By Julie Shapiro
New legislation by state Senator Daniel Squadron would allow the city to fingerprint street vendors who break the law.
Residents and community leaders have been calling for the measure for months, hoping it will help judges crack down on illegal vending. Under current law, the city can fingerprint vendors who are selling counterfeit merchandise, but not those who are just vending without a license, which is a violation of the city’s administrative code.
Without fingerprints, the city does not have the records to track repeat offenders. So, when an unlicensed vendor comes before a judge, the judge does not know if it is the vendor’s first court appearance or if the vendor has been caught multiple times.
“We have an ineffective system,” said John Feinblatt, the city’s criminal justice coordinator. “We can’t distinguish between the good guys and the bad apples.”

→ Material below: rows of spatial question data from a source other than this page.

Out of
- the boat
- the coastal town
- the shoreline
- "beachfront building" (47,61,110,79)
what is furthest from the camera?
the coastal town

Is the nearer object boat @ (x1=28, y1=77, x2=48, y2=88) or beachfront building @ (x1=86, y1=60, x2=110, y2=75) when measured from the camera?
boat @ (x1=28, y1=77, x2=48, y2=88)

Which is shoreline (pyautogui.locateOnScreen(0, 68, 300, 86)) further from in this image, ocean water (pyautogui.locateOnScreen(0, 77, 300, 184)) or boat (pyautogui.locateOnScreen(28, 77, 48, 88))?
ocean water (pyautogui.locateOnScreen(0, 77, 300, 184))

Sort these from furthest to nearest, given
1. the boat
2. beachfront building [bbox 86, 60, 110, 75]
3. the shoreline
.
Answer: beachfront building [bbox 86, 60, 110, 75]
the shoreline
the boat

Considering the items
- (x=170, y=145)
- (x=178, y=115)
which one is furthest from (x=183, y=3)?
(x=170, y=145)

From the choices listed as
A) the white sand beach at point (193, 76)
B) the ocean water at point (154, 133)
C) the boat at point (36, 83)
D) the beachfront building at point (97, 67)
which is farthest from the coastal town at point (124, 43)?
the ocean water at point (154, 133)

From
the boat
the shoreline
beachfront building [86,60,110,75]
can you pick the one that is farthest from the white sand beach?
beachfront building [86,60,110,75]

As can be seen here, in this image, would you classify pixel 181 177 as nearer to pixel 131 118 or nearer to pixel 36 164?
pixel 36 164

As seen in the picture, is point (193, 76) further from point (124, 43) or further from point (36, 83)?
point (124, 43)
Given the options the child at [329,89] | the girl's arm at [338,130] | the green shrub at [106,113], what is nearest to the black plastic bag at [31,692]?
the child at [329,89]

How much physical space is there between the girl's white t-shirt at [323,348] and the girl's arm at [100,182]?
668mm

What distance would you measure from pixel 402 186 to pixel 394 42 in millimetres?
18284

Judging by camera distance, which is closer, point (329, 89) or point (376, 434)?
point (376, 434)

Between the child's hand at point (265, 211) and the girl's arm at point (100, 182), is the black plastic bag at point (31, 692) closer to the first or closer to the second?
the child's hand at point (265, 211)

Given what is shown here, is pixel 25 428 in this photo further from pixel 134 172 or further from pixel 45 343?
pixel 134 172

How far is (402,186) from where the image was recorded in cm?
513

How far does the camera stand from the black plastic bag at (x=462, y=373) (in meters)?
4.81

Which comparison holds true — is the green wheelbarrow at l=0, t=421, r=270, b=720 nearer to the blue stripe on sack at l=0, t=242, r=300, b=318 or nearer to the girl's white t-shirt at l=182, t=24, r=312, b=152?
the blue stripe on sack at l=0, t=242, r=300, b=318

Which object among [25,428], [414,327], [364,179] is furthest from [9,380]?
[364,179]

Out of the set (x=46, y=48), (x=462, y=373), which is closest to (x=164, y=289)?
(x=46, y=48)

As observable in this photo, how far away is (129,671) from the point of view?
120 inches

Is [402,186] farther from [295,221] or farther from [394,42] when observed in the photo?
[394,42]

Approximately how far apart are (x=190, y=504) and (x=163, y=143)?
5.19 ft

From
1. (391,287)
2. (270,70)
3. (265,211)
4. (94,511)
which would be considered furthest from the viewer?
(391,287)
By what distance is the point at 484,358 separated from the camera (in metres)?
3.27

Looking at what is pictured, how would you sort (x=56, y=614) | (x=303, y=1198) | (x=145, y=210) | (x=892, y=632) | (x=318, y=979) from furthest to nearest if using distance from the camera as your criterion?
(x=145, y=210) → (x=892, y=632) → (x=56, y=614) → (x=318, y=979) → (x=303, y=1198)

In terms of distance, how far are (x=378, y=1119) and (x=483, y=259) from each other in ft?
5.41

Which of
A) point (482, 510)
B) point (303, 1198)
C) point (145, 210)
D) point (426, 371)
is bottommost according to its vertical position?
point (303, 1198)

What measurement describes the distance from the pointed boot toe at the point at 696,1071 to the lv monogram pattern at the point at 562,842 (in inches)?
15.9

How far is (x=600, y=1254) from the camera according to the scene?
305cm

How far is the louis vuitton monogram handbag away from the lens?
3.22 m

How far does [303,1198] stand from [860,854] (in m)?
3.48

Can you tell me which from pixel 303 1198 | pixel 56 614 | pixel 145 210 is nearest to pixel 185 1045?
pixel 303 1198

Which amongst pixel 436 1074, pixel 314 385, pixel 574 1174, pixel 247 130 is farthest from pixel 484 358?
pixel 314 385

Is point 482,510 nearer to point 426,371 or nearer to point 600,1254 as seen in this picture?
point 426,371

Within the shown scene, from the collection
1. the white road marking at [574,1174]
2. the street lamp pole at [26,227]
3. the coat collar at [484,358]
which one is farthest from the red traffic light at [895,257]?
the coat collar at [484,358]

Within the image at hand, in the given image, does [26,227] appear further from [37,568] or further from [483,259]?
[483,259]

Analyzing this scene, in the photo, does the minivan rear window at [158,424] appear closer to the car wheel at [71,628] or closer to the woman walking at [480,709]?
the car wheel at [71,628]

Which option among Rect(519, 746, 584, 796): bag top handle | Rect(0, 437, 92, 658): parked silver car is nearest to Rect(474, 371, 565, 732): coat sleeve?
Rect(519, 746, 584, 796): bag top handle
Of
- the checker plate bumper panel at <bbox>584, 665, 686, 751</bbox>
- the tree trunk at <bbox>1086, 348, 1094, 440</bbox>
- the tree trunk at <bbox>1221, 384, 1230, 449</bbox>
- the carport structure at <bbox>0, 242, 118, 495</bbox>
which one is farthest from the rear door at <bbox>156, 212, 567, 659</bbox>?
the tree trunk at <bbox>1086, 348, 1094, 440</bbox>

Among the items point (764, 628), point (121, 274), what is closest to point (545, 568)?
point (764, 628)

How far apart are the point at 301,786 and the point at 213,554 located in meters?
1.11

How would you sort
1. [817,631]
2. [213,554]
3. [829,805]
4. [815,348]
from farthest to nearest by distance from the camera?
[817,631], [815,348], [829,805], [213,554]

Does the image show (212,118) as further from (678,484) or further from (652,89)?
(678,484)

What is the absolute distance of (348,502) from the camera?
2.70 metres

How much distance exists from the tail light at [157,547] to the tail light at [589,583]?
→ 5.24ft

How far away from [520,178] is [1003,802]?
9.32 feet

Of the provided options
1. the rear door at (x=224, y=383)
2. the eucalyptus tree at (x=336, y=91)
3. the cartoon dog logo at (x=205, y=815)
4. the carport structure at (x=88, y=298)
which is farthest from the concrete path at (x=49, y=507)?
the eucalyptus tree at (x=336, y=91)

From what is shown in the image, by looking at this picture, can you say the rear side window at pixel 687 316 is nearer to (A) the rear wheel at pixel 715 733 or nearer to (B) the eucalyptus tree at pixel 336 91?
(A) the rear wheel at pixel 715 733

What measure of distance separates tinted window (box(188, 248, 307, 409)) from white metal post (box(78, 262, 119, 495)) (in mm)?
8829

Judges regularly let illegal vendors off with community service or small fines, which vendors see as the cost of doing business, Squadron said. But under the legislation, judges would be able to administer harsher penalties for problem vendors, he said.
With no deterrent, illegal vendors “will do it again and again and again,” Feinblatt said.
“Illegal vendors undermine the entire system,” Squadron said while announcing the legislation on Thurs., April 23, on Church St. across from the World Trade Center site, where illegal vending has been rampant.
Illegal vendors block sidewalks, cause congestion, divert traffic from local businesses and make it more difficult for legal vendors to work, the senator said.
A dozen vendor advocates flooded Squadron’s press conference, waving signs in protest of the legislation. They asked Squadron pointed questions about the current system, in which the city strictly limits the number of food and general vending licenses. The advocates from the Street Vendor Project and other groups called the limits outdated and said the city’s rules leave people with no choice but to vend illegally to make a living. Squadron replied that there are two separate questions: what the law should be and how to enforce it. His new legislation addresses enforcement, and he said he would talk to the advocates another time about the changes they want.
Squadron’s bill does not make illegal vending a more serious crime, but rather includes vending without a license or vending in an inappropriate place among the list of more serious offenses that permit fingerprints to be taken.
Ali Issa, an organizer with the Street Vendor Project, said Squadron’s legislation sidesteps the causes of illegal vending and does nothing to solve the larger problems. Issa is also worried that the fingerprints will be used against illegal immigrants, though Squadron promised that would not happen.
Ivet Bandirma, executive director of Esperanza del Barrio, another group that protested the legislation, said the city already arrests and fines legal vendors unfairly, and she does not want to give the city any more ammunition. Bandirma echoed other advocates who said that until the city increases the number of vending permits, illegal vendors will continue to dominate the streets.
“We know it’s illegal, but that’s not their fault,” she said.
The City Council has not been receptive to increasing the number of vending licenses, though Councilmember Alan Gerson has pushed for that measure as part of a broader package of vending reforms. The Street Vendor Project and other groups rallied on City Hall’s steps on Tues., April 28, hoping to win the Council’s support.
The residents who attended Squadron’s press conference to support his legislation did not appear swayed by the vendors’ objections.
“It’s a different issue,” said Ro Sheffe, chairperson of Community Board 1’s Financial District Committee.